→ **What to produce**
Rewrite all the records below, replacing "dried poppy stem" with "withered poppy stalk" and leaving everything else unchanged. Leave the pictures out of your answer.

→ **Dataset records**
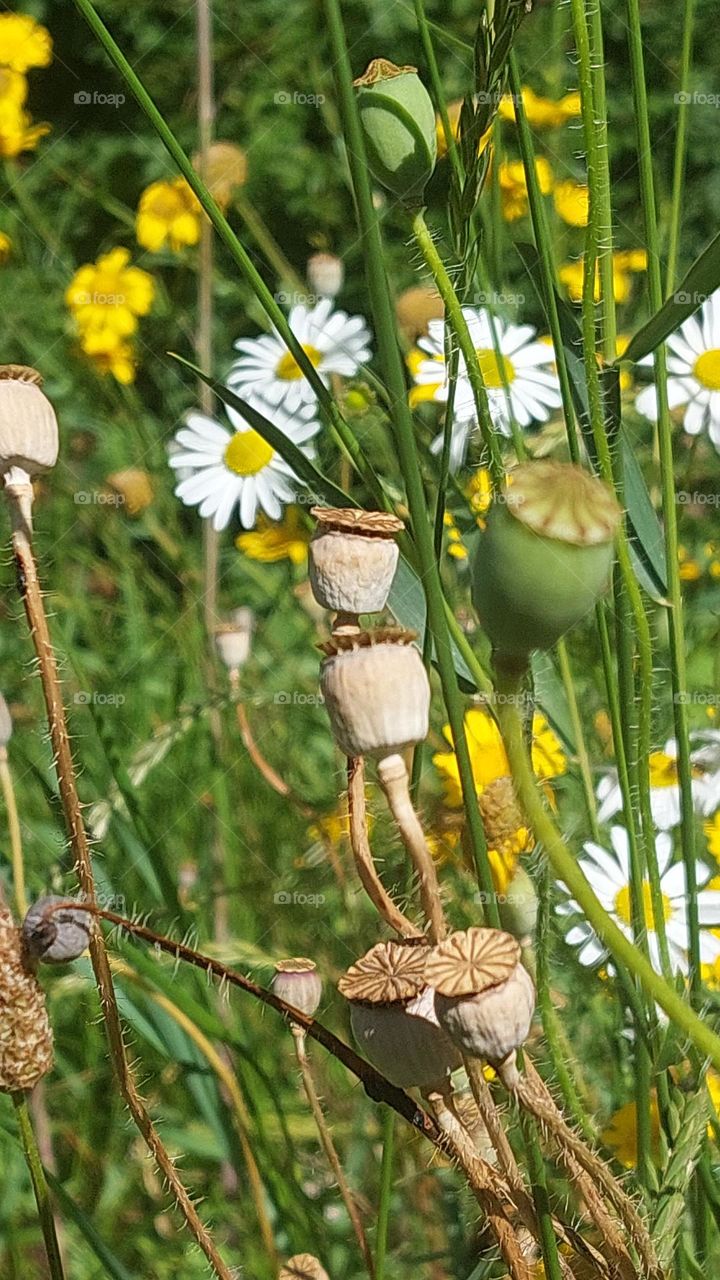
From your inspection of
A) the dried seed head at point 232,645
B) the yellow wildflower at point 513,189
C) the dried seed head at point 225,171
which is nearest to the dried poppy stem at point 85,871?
the dried seed head at point 232,645

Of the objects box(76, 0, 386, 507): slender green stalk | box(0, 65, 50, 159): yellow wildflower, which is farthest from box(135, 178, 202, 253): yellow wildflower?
box(76, 0, 386, 507): slender green stalk

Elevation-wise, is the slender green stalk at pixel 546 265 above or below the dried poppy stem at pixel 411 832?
above

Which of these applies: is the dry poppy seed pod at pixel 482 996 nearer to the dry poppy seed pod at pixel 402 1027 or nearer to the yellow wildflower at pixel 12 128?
the dry poppy seed pod at pixel 402 1027

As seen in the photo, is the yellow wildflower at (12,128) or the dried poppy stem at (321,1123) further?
the yellow wildflower at (12,128)

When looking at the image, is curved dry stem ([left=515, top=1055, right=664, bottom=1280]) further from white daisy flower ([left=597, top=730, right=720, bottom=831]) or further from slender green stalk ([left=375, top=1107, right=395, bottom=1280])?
white daisy flower ([left=597, top=730, right=720, bottom=831])

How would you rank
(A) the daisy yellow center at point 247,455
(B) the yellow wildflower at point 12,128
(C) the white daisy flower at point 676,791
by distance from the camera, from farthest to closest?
(B) the yellow wildflower at point 12,128, (A) the daisy yellow center at point 247,455, (C) the white daisy flower at point 676,791

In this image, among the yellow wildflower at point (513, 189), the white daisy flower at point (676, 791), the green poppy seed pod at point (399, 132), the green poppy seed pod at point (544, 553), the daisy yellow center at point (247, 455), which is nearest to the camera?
the green poppy seed pod at point (544, 553)
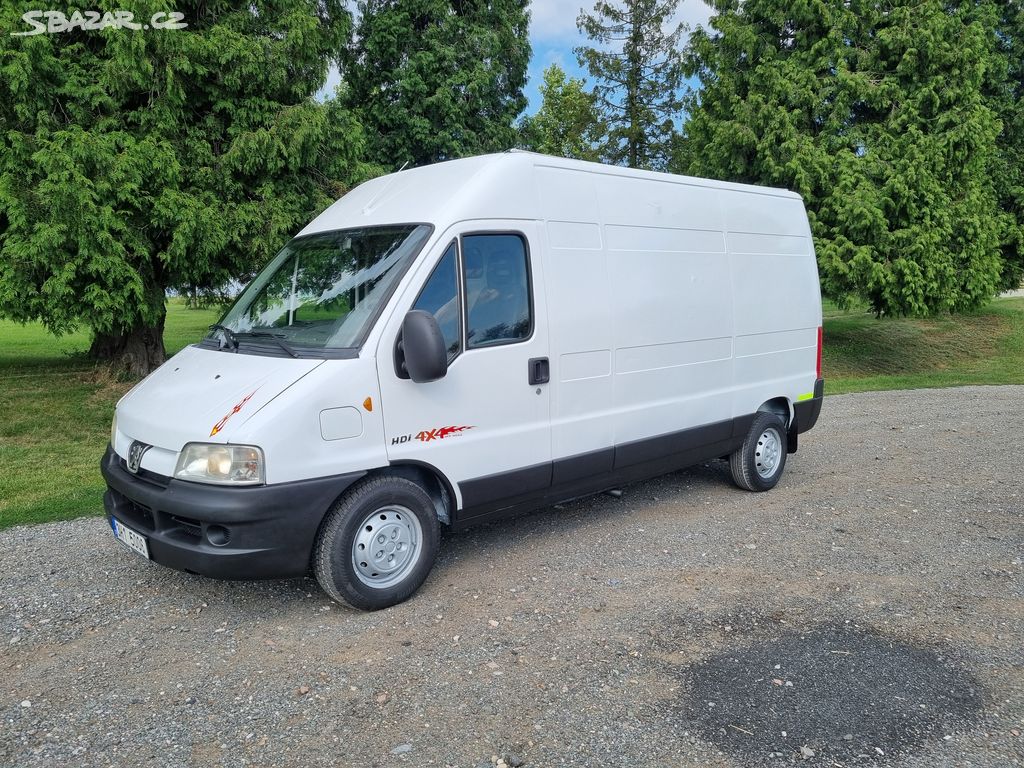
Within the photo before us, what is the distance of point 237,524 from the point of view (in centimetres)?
401

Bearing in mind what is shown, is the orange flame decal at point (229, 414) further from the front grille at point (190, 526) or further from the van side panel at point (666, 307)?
the van side panel at point (666, 307)

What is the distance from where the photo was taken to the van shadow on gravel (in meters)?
3.28

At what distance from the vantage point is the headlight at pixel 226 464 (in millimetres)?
4020

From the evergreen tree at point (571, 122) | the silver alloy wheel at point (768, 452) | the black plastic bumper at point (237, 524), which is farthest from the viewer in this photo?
the evergreen tree at point (571, 122)

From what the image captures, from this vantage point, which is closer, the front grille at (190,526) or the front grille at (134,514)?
the front grille at (190,526)

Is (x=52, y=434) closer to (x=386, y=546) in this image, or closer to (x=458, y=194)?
(x=386, y=546)

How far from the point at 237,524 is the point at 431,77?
46.9ft

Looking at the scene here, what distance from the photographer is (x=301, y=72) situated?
10.9 metres

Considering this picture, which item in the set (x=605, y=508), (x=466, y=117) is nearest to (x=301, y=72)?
(x=466, y=117)

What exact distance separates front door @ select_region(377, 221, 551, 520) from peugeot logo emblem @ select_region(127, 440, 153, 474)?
141cm

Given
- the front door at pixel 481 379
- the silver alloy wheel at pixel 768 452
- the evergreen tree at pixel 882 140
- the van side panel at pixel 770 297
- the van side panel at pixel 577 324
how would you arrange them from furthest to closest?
the evergreen tree at pixel 882 140
the silver alloy wheel at pixel 768 452
the van side panel at pixel 770 297
the van side panel at pixel 577 324
the front door at pixel 481 379

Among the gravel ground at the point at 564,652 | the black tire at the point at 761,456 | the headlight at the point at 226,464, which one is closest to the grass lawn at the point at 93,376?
the gravel ground at the point at 564,652

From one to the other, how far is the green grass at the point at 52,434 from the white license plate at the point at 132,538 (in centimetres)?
218

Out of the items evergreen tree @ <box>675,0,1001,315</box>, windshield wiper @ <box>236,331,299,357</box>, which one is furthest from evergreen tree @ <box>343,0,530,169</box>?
windshield wiper @ <box>236,331,299,357</box>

→ **Solved problem**
From your inspection of
A) the dried seed head at point 232,645
B) the yellow wildflower at point 513,189
C) the dried seed head at point 225,171
which is nearest to the withered poppy stalk at point 85,871?
the dried seed head at point 232,645

Of the objects box(76, 0, 386, 507): slender green stalk | box(0, 65, 50, 159): yellow wildflower, which is farthest from box(135, 178, 202, 253): yellow wildflower?
box(76, 0, 386, 507): slender green stalk

Elevation-wise, is the slender green stalk at pixel 546 265 above or below the withered poppy stalk at pixel 411 832?
above

Which of these applies: is the dry poppy seed pod at pixel 482 996 nearer to the dry poppy seed pod at pixel 402 1027 or nearer to the yellow wildflower at pixel 12 128?
the dry poppy seed pod at pixel 402 1027

As seen in the photo, is the yellow wildflower at (12,128) or the withered poppy stalk at (321,1123) further?
the yellow wildflower at (12,128)

When looking at the image, is curved dry stem ([left=515, top=1055, right=664, bottom=1280]) further from white daisy flower ([left=597, top=730, right=720, bottom=831]) or further from slender green stalk ([left=375, top=1107, right=395, bottom=1280])?
white daisy flower ([left=597, top=730, right=720, bottom=831])

How would you rank
(A) the daisy yellow center at point 247,455
(B) the yellow wildflower at point 12,128
(C) the white daisy flower at point 676,791
by distance from the camera, from farthest to closest?
(B) the yellow wildflower at point 12,128, (A) the daisy yellow center at point 247,455, (C) the white daisy flower at point 676,791

In this image, among the yellow wildflower at point (513, 189), the white daisy flower at point (676, 791), the green poppy seed pod at point (399, 132), the green poppy seed pod at point (544, 553), the daisy yellow center at point (247, 455), which is nearest to the camera?
the green poppy seed pod at point (544, 553)
Within the photo before us, what is the distance of point 237,524 from the point of view (in centimetres)?
401

Bearing in mind what is shown, is the orange flame decal at point (229, 414) further from the front grille at point (190, 526) or further from the van side panel at point (666, 307)?
the van side panel at point (666, 307)

What is the distance from where the photo was taken to the van shadow on gravel (in meters)?
3.28

At what distance from the vantage point is the headlight at pixel 226 464 (in millimetres)?
4020

From the evergreen tree at point (571, 122) | the silver alloy wheel at point (768, 452) | the black plastic bumper at point (237, 524), which is farthest from the viewer in this photo?
the evergreen tree at point (571, 122)

From what the image captures, from this vantage point, which is closer, the front grille at (190,526) or the front grille at (134,514)?
the front grille at (190,526)

Is (x=52, y=434) closer to (x=386, y=546) in this image, or closer to (x=458, y=194)?
(x=386, y=546)

How far from the point at 237,524 is the point at 431,77?
46.9ft

Looking at the scene here, what distance from the photographer is (x=301, y=72) situated?
10.9 metres

Considering this picture, which item in the set (x=605, y=508), (x=466, y=117) is nearest to (x=301, y=72)?
(x=466, y=117)

What exact distance separates front door @ select_region(377, 221, 551, 520) from peugeot logo emblem @ select_region(127, 440, 153, 474)?
141cm

Given
- the front door at pixel 481 379
- the silver alloy wheel at pixel 768 452
- the evergreen tree at pixel 882 140
- the van side panel at pixel 770 297
- the van side panel at pixel 577 324
how would you arrange them from furthest to closest?
the evergreen tree at pixel 882 140
the silver alloy wheel at pixel 768 452
the van side panel at pixel 770 297
the van side panel at pixel 577 324
the front door at pixel 481 379

Among the gravel ground at the point at 564,652 | the black tire at the point at 761,456 | the headlight at the point at 226,464, which one is closest to the grass lawn at the point at 93,376?
the gravel ground at the point at 564,652

From one to the other, how far is the green grass at the point at 52,434 from the white license plate at the point at 132,538 (in centimetres)?
218

Out of the items evergreen tree @ <box>675,0,1001,315</box>, windshield wiper @ <box>236,331,299,357</box>, which one is furthest from evergreen tree @ <box>343,0,530,169</box>?
windshield wiper @ <box>236,331,299,357</box>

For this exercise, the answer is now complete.